Yes, Southern California wellness culture is full of toxic positivity, spiritual bypassing, and obliviousness to its own ironies. That makes it so much more entertaining. Keep your swivel-head on and don’t dance too close to the abyss.
It’s full of people more interesting than me
Venice is a place where you can witness the six realms of life and death on a daily basis. We’re home to the lowest, the highest, and the very, very high. It’s packed with dreamers, hustlers, and the Don Quixotes of our time. “We’re all here because we’re not all there.”
Much like you, I’m a fascinating person. Lately, though, I’ve noticed that there are other people around, too, and getting to know them can be like parachuting into a foreign country, without getting a visa or needing a lot of shots (most of the time). Some of the most interesting people I know live in Venice.
Make even a modest effort to talk to your neighbors, and you’ll meet Hollywood animals, survivors with hard-luck stories that will curl your hair, actual artistic geniuses who have dropped out of society in service to their work, and at least one other dude named “Emerson.”
Tru Artis is a rapper and roast comedian who performs on Ocean Front Walk. One day, I was struggling. I took a walk to clear my head but ended up stewing in my own frustration, moving too quickly with a cute little storm cloud over my head. As I passed Tru Artis’s workstation, he turned his attention to me and said, “this man does too much cocaine. Stop doing cocaine.” It was a false allegation, but he had a point, and he brought me down to earth, Venice-style.
It’s not always easy to laugh at myself, but in Venice, I get a lot of help.

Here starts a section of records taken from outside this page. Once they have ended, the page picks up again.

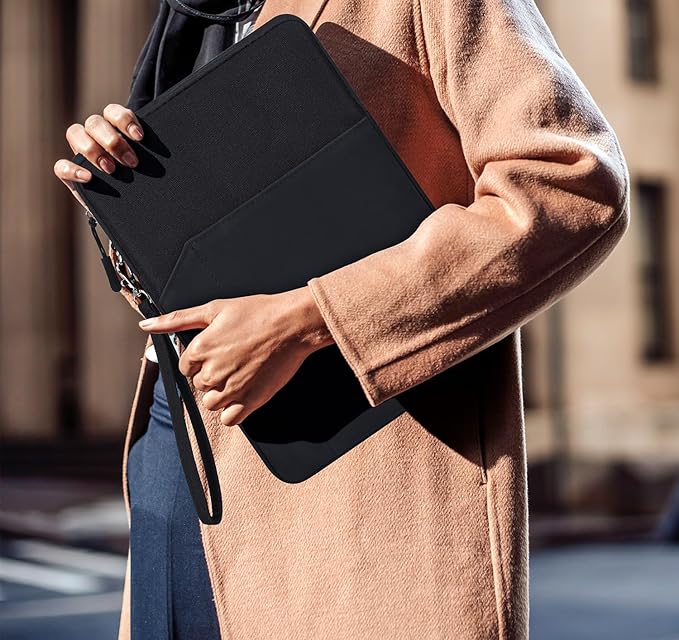 CAAORDKSO 12.9-13 inch Tablet Sleeve for 13 inch iPad Air/iPad Pro, iPad Pro 12.9, Surface Laptop Go 12.4, Samsung Galaxy Tab S10+ Plus/S9+ S8+/S7+ Plus/S7 FE 12.4" Waterproof Bag Carrying Case,Black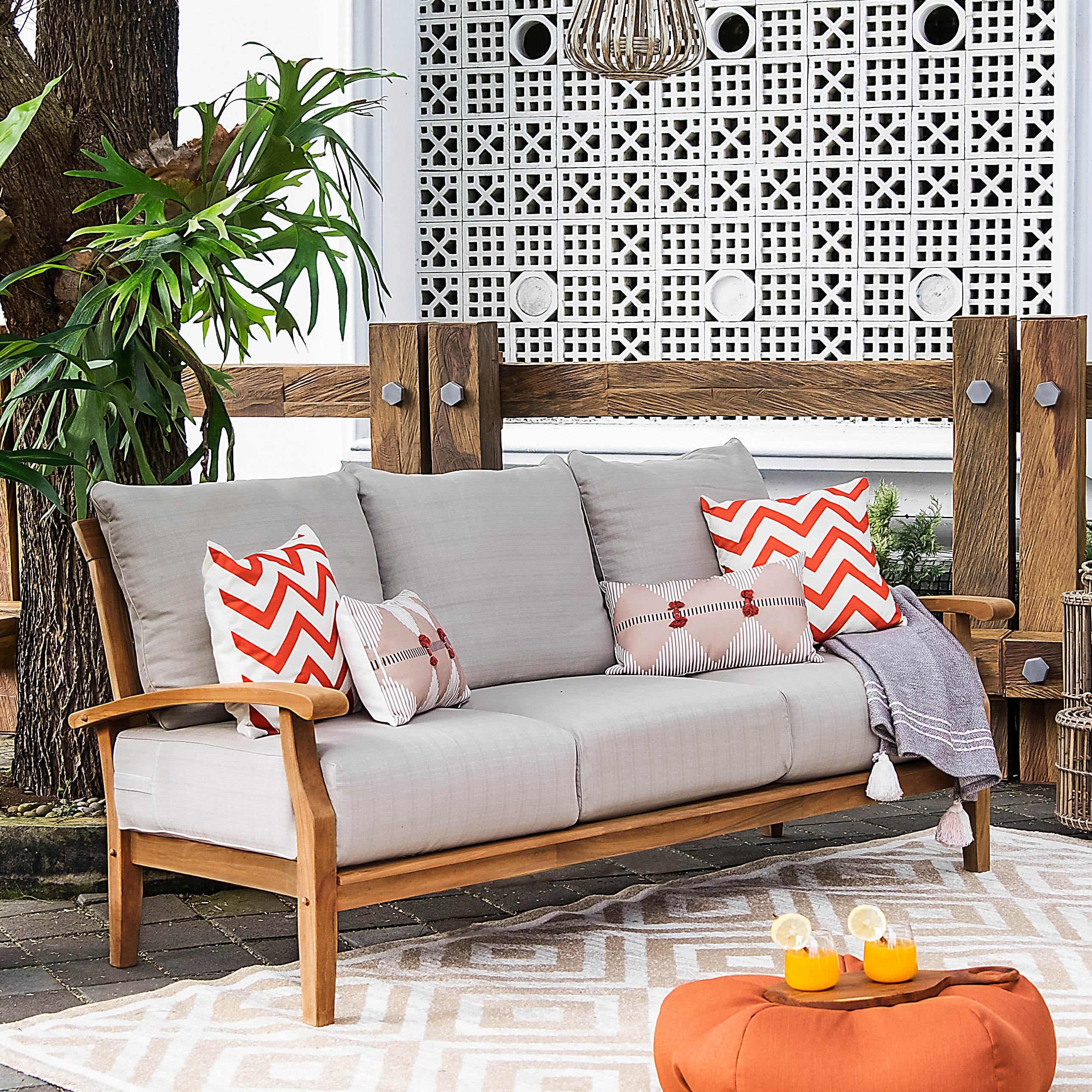 Caterina Teak Wood Patio Sofa With Beige Cushion| Teak Wood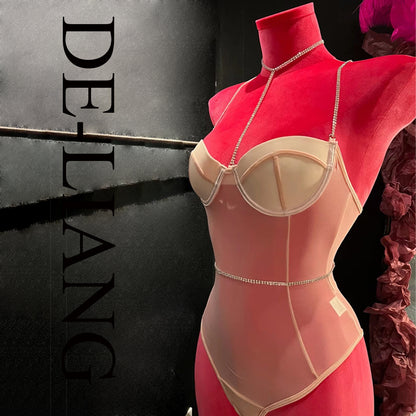 DE-LIANG High-end Female Velvet Lingerie Mannequin,Women Upper Bust Dress Form for Bra,Half Body Torso Manikin,Bust Form Model Display Stand DE-LIANG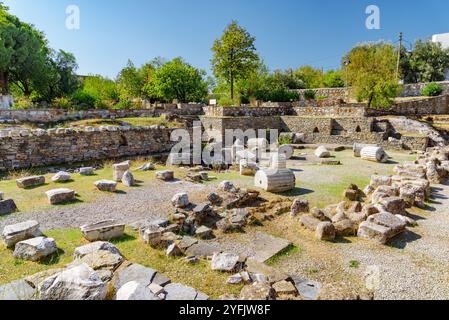 Les ruines du mausolée à Halicarnasse à Bodrum, Turquie Banque D'Images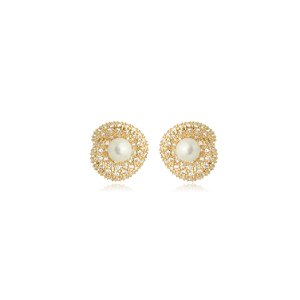 Brinco de base com perola e zirconia cristal banho em ouro 18k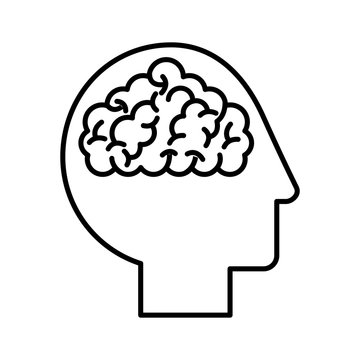 human head profile with brain vector illustration design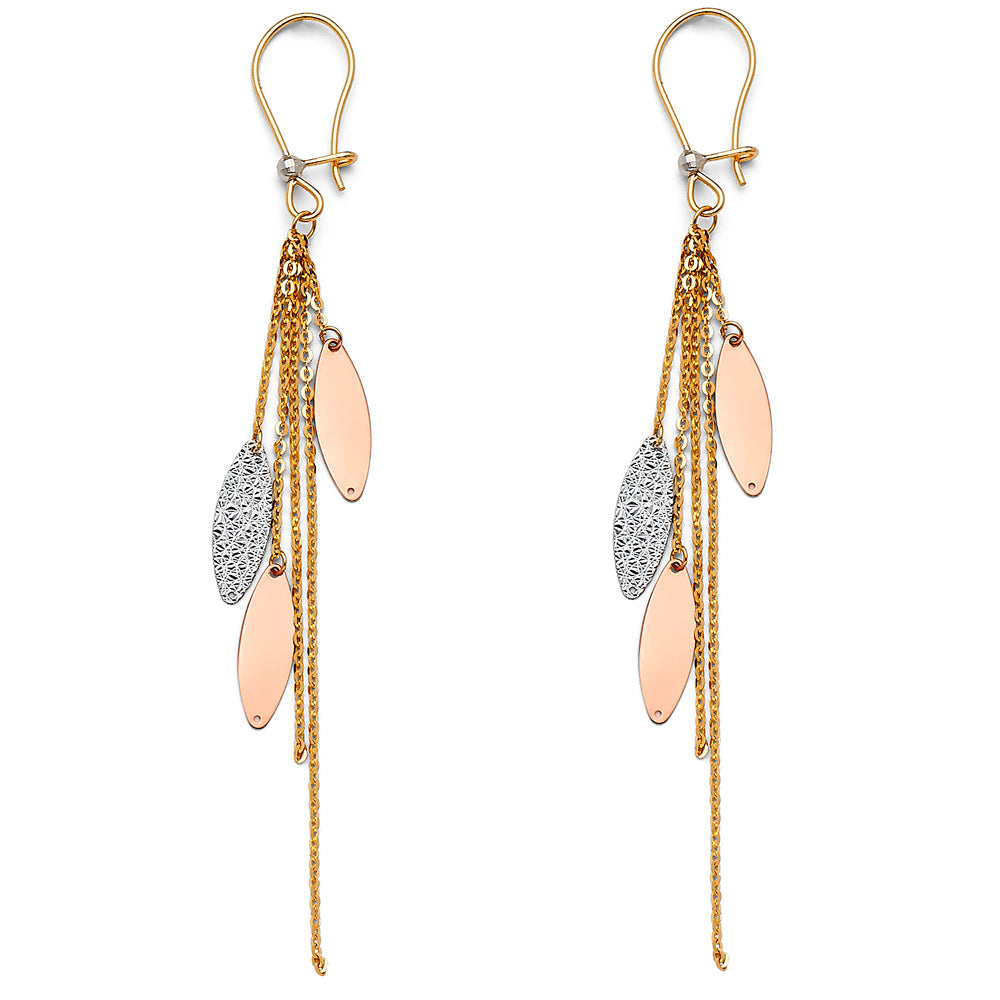 14k Tri-Color Gold Modern Hanging Tassel Elegant Oval Funky Earrings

And if I talk about myself too much, which I do, Venice has no problem changing the subject.
Everything is impermanent
Venice is warm, but not scorching compared to the rest of the city – I don’t have or need air conditioning. The cool, grey marine layer fills the mornings with existential reverb. In the afternoon, the sunshine pours like a thundershower. The sunsets will make you fall in love with yourself.
Between the skate park, Muscle Beach, the bars and boutiques of Abbot Kinney, the high-end soirees in the canals, and the dudes on the corner blasting Mount Westmore’s “Big Subwoofer” nine times in a row, the party never stops.
And it could all be gone at any moment. If The Big One doesn’t get us, the rising water levels will. By the time the apocalypse hits the Inland Empire, I’ll probably be long gone, and I’m okay with that. It injects some much-appreciated urgency into my life. Knowing I could die at any time gets me much more invested in living.
Venice does have its downsides. It’s fuck-all expensive, which makes it an impractical homestead for people with certain life goals. The people get hotter every year, but so does everything else. The conflict between the unhoused and the NIMBY gentrifiers is becoming a deadly existential horrorshow with no resolution in sight. I’ve considered decamping for Seattle, Atlanta, or your mom’s guest house, and I might – the future’s up for grabs.
But, for now, Venice is where I belong, in my modest apartment with ample space for all my psychological maladies, within walking distance of the end of the world.